I forgot to respond to this little gem - so if anti-eosinophil drugs don't work because the eosinophils have already have already come into contact with nerves, then why do inhaled steriods work ?

Pity you don't understand biology, and don't comprehend why your statement is so laughable.

p.s. Can you provide examples of failed drugs which were due to misleading animal data please ?

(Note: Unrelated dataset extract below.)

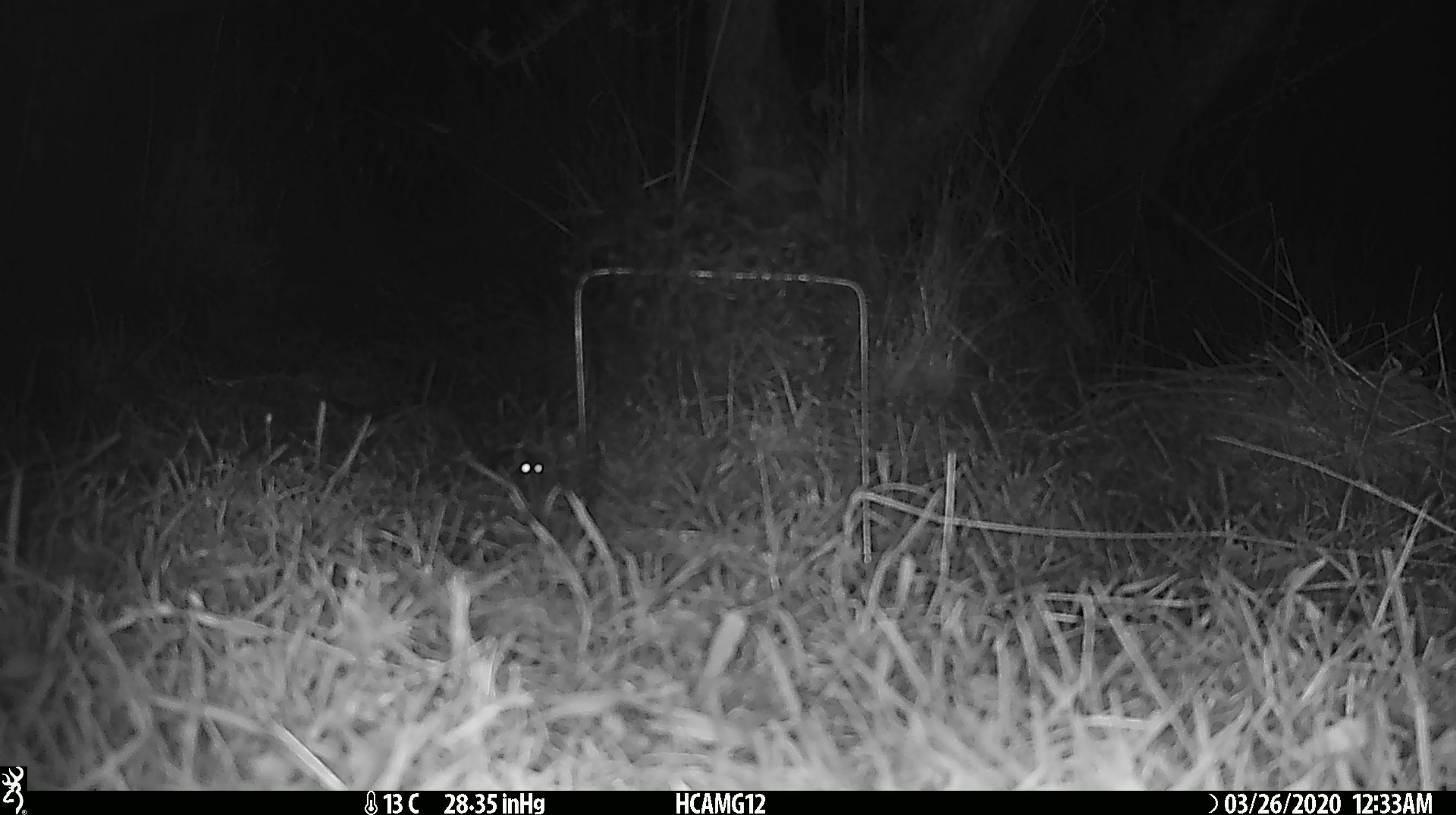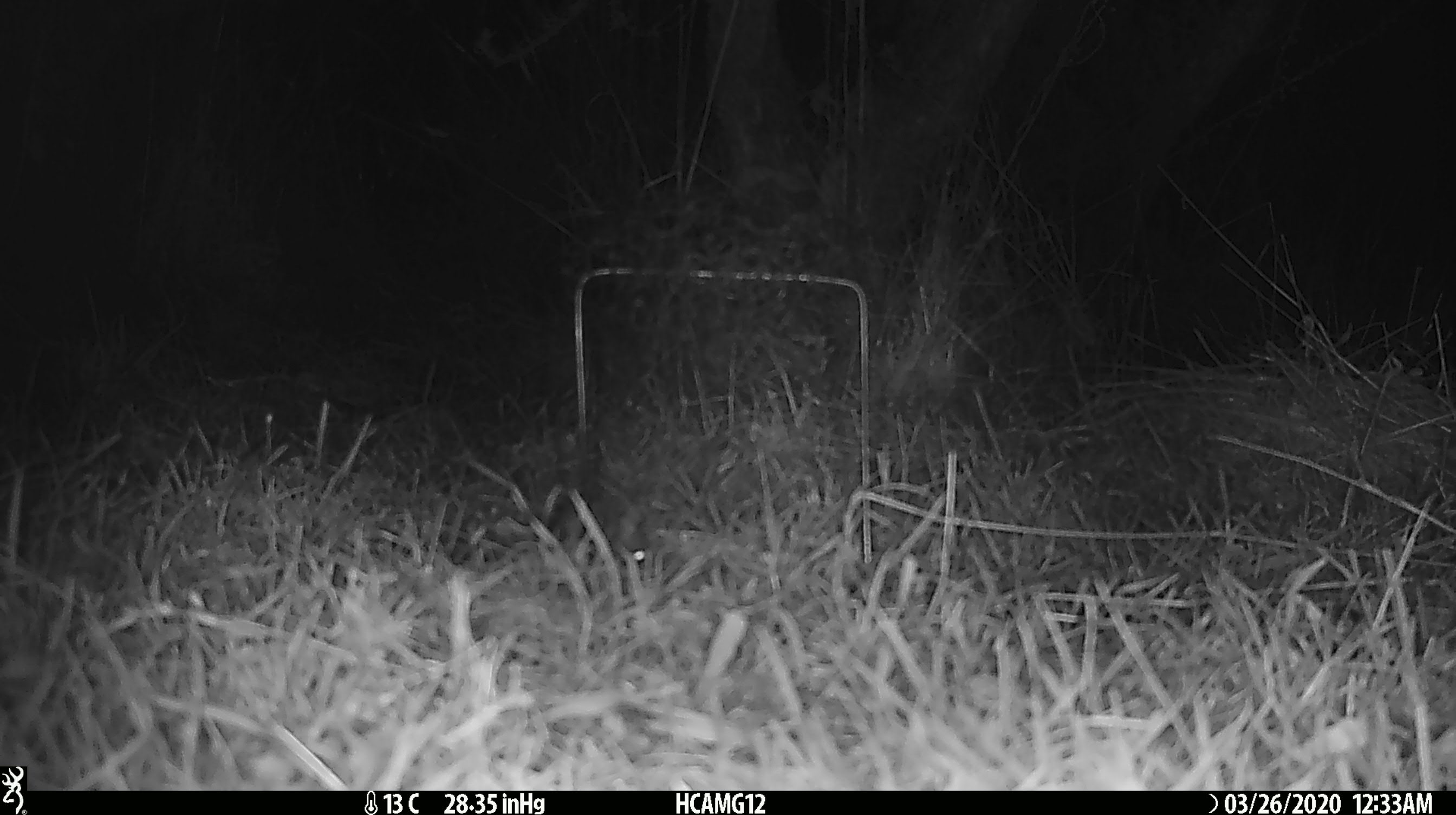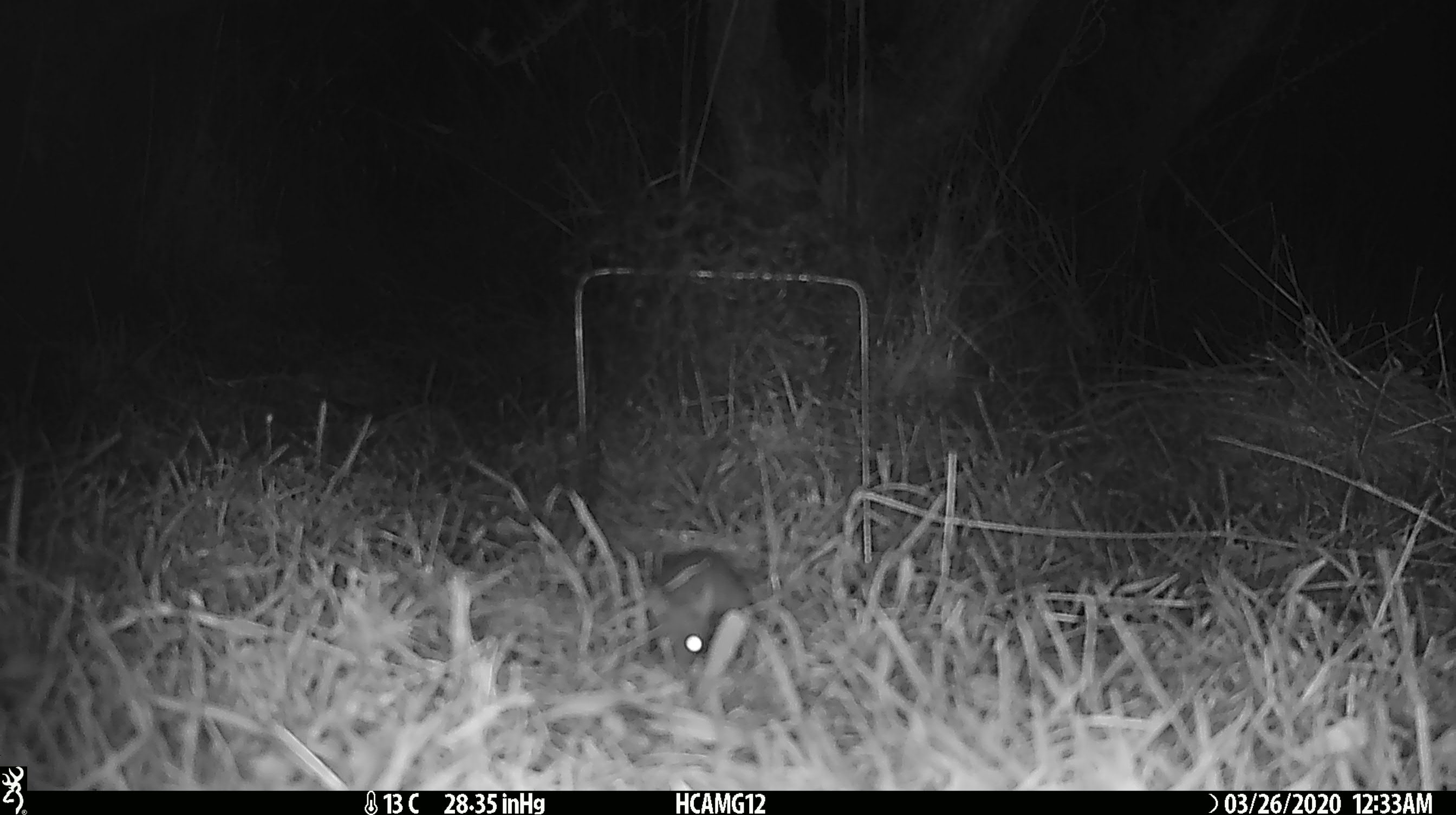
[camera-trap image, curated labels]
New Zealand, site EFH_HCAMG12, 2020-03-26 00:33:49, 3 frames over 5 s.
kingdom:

Being a strict vegetarian, bordering on vegan, I am bound to say that I find all Animal testing abbhorent, I just wish it would all stop, it makes me feel quite ill when my over-active imagination gets the better of me, and I start thinking about these poor animals, the suffering, the torture and pain, then I start thinking perhaps they should test products and medicines on murderers, rapists and paedophiles, where their sick crimes are proven.
If animals could do as humans do, I bet they would test on humans to get their own back, wouldn't be very nice if the boot were on the other foot, would it?
How would any of us like it, it just ins't right, some of the pictures i've seen of animal testing look like something out of a horror film, or even a concentration camp, it is WRONG, WRONG, WRONG...PERIOD.